» Exercise instructions
State how many lines in the rows below contain the word "would". Reply with the number only.

» Items

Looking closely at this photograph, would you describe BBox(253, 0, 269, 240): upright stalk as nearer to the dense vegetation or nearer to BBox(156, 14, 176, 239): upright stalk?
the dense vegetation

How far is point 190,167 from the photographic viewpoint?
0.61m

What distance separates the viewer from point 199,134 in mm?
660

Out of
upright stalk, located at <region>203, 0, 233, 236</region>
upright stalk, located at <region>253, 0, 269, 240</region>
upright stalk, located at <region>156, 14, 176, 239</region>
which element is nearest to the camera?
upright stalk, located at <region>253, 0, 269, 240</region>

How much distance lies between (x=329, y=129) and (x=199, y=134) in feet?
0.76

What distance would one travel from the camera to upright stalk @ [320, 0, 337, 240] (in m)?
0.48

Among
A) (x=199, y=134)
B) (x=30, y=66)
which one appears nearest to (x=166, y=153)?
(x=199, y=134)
==
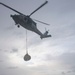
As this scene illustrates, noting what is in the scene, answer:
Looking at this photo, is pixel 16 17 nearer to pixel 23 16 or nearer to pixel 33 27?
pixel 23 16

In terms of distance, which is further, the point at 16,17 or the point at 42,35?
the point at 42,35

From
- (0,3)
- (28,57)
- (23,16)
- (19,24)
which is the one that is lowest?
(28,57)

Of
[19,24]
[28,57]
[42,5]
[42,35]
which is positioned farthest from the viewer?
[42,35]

» Completed task
2